If the user is to be created in server web interface, the creating user needs to have the list user permission to list users to access this option.
Groups
This permission allows user to manage groups: user can list groups, create groups, delete groups, edit the group, assign users to the group, and change permissions of the group.
List groups
This permission allows user to list groups. This permission is necessary for use of other options from the Groups group.
Create group
This permission allows user to create a new user group.
If the user group is to be created in server web interface, the user needs to have the list groups permission to view a list of groups and to access this option.
Delete group
This permission allows user to delete a user group.

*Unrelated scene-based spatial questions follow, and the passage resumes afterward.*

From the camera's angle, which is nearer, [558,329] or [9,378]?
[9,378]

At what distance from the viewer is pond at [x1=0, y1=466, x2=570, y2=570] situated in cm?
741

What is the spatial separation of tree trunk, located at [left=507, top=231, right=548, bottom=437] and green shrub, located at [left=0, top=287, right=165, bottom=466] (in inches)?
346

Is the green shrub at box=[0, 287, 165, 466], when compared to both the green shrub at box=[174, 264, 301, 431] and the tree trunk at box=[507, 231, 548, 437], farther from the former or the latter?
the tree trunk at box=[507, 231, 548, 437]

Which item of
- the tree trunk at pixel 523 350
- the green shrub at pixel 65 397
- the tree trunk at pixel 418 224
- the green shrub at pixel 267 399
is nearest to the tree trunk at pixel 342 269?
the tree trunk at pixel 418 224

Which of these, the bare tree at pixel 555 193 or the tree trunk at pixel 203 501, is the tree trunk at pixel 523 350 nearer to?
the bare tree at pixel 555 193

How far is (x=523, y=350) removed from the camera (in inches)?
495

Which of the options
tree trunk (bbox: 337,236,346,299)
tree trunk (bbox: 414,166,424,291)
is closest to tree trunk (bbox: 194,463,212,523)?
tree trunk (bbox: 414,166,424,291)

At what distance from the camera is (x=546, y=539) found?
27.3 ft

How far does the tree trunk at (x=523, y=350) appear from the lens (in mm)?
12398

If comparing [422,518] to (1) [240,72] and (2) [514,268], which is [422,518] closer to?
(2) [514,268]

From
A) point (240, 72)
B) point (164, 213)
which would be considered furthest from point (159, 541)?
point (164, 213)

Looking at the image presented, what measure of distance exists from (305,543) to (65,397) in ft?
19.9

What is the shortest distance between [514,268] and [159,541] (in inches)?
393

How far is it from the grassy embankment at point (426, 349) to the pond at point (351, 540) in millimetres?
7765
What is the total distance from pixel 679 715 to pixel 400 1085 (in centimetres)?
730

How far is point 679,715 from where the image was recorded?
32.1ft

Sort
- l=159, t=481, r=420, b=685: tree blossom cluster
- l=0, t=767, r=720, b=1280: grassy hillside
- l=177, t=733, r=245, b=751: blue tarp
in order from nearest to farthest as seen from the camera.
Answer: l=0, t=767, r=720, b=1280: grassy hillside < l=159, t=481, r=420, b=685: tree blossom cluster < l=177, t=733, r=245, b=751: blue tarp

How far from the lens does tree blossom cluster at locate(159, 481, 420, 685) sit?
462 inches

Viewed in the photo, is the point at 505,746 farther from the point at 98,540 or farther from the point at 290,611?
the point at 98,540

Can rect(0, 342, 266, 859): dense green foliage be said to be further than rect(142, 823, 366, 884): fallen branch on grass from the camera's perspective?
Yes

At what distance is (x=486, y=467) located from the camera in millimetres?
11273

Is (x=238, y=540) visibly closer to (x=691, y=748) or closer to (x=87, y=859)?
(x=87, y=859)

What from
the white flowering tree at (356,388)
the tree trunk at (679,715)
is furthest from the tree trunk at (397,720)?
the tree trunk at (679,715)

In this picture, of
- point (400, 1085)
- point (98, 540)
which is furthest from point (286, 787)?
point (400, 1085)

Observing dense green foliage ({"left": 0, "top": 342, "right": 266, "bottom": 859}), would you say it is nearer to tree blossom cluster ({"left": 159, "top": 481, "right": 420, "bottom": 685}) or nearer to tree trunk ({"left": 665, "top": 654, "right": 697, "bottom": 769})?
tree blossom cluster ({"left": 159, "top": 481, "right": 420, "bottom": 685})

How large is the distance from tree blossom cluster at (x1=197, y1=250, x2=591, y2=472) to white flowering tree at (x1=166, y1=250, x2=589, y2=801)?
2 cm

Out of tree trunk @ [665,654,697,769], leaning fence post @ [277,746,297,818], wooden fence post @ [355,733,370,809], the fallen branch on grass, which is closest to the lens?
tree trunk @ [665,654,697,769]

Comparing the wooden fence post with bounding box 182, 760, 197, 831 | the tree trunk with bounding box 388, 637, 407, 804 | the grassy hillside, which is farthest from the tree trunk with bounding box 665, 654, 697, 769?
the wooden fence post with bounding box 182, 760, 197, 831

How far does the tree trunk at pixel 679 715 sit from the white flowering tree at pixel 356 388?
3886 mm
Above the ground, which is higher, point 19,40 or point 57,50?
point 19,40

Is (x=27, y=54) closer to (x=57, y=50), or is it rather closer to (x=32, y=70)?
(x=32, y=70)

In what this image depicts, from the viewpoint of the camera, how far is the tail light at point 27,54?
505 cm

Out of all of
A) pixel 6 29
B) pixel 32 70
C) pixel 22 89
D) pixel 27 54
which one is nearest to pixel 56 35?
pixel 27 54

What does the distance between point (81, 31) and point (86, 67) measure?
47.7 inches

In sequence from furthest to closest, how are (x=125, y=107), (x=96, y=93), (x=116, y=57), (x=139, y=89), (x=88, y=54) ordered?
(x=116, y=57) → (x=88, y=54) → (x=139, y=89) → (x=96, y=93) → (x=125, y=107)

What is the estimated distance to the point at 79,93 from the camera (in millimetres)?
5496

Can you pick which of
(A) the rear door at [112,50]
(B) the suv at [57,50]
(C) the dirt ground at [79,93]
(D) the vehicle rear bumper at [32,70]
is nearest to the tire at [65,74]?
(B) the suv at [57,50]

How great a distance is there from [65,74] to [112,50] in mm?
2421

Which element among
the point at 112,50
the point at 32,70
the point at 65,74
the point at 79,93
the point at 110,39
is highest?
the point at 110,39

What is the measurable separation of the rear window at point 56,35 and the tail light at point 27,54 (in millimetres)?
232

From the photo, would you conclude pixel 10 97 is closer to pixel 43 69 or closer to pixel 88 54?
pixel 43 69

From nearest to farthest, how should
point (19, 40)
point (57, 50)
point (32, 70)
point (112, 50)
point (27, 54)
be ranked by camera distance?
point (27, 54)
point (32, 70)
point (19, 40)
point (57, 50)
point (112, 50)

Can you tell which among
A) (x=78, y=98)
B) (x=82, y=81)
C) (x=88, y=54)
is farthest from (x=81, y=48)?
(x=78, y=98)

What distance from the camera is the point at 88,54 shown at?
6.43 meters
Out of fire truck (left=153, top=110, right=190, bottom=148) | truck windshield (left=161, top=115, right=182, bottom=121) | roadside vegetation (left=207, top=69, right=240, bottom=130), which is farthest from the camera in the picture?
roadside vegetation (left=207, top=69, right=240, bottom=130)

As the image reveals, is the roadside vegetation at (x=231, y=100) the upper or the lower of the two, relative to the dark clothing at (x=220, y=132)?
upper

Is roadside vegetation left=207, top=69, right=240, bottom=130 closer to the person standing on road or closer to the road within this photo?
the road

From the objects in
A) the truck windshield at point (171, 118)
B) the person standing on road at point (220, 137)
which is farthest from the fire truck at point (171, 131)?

Only empty groups can be deleted. You need to have the list groups permission to view list of groups and to access this option.
Edit group
This permission allow user to edit user groups.
This permission does not include User assignment and .
If the user group is to be edited from server web interface, the user needs to have the list groups permission.
Users assignment
This permission allows user to assign users to groups.
The user needs Edit group permission to commit the changes in the assignment.
If the assignment is to be edited in server web interface, the user needs to have the list groups permission to list the groups.
Permission assignment
This permission allows user to configure group Permissions.
The user needs have the Edit group permission to commit the changes.
If the permissions are to be edited in server web interface, the user needs to have the list groups permission to list the groups.
Secure parameters administration
Secure params
This permission allows user to change the value of a secure parameter.
The user can use secure parameters in graphs even without this permission.
CloverETL/System info sections
This permission allows user to view System Info and CloverETL Info sections.
CloverETL Server properties
This permission allows user to view Server Properties tab and Data Profiler properties tab in CloverETL Info section.
The user needs to have the CloverETL/System info sections permission to access CloverETL Info section.
Reload license
This permission allows user to reload and view the server license.
The user needs to have the CloverETL/System info sections permission to access the Configuration section.
Upload license
This permission allows user to update the server license.
The user needs to have the CloverETL/System info sections permission to access the Configuration section.
Server Configuration Management
This permission allows user to import and export the server configuration.
See Chapter 17, Server Configuration Migration.
Export Server Configuration
This permission allows user to export the server configuration.
Import Server Configuration
This permission allows user to import the server configuration.
Temp Space Management
This permission allows user to access Temp Space Management section.
Server Setup
This permission allows user to access the server setup.
See Chapter 7, Setup.
Heap Memory Dump
This permission allows user to create a Thread dump and a Heap Memory Dump.
Groovy Code API
This permission allows user to run groovy scripts.
See Groovy Code API.
Open Profiler Reporting Console
This permission allows user to login to the Profiler reporting console.
The permission is necessary to view the results of Clover Profiling Jobs in Designer.
Even without this permission, a user can create and run .cpj jobs from Designer.